# ACTION ITEM
Your response should be every line from the entries that includes the string "States".

─── DATASET ───

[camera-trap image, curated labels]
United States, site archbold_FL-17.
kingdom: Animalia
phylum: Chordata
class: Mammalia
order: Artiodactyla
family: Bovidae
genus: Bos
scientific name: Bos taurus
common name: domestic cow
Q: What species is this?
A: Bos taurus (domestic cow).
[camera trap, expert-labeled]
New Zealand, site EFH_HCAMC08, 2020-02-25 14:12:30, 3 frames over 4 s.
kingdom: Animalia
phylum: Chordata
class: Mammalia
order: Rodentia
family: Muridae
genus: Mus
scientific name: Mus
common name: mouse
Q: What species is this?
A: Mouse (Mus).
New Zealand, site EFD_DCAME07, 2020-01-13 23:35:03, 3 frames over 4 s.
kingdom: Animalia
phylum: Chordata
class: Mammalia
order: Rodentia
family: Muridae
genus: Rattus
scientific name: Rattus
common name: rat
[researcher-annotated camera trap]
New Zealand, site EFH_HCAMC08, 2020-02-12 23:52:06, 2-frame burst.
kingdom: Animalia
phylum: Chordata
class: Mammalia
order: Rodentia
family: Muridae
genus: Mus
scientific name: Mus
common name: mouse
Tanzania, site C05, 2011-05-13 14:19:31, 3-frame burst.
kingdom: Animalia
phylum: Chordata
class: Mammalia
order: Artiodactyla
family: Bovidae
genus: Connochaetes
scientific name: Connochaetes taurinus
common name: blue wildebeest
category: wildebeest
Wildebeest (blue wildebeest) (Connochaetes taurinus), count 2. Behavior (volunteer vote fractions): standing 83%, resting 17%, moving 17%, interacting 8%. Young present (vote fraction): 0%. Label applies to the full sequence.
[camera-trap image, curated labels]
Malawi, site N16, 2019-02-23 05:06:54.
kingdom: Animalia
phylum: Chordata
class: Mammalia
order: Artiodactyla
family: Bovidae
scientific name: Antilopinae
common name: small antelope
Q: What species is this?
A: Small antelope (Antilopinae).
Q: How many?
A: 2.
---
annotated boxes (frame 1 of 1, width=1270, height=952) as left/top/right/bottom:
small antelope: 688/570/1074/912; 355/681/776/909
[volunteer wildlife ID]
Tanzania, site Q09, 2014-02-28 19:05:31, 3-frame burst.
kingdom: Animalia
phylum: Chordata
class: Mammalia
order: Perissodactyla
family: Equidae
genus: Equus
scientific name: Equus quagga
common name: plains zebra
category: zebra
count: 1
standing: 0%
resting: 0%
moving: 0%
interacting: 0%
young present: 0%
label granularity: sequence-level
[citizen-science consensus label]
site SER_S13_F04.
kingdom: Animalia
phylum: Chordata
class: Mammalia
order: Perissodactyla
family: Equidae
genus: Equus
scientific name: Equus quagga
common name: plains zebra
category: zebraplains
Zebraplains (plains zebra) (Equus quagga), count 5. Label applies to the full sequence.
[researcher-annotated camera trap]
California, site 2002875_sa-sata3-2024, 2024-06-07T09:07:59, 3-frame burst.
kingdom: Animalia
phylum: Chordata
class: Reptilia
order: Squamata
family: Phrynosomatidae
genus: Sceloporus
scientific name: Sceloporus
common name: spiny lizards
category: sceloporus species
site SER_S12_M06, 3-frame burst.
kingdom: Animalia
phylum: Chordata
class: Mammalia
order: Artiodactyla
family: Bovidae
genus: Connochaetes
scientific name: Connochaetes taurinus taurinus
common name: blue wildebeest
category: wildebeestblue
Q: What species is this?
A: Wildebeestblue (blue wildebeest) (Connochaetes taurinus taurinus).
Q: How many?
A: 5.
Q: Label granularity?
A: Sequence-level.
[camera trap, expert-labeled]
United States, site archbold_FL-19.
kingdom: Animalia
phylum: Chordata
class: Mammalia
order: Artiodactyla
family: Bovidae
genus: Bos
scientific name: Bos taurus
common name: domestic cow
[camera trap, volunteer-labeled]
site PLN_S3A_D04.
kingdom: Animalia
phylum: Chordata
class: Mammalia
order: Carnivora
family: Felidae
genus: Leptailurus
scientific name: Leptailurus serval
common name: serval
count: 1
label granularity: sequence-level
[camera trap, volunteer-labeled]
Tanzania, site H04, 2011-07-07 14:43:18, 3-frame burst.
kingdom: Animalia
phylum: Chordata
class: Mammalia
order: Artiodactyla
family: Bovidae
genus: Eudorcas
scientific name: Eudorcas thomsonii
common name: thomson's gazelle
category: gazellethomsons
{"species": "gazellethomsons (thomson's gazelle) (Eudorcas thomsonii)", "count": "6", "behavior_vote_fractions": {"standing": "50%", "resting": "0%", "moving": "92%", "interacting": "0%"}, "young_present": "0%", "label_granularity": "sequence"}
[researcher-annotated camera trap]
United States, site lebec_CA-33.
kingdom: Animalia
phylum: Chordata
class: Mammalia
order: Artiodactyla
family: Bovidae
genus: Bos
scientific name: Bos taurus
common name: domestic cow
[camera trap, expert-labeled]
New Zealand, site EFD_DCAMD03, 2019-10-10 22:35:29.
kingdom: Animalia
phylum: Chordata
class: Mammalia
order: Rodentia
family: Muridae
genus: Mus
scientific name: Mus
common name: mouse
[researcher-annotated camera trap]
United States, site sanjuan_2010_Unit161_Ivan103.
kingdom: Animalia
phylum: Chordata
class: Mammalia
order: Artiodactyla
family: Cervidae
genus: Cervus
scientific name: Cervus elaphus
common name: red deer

───

# RESULT OF THE EXERCISE
United States, site archbold_FL-17.
United States, site archbold_FL-19.
United States, site lebec_CA-33.
United States, site sanjuan_2010_Unit161_Ivan103.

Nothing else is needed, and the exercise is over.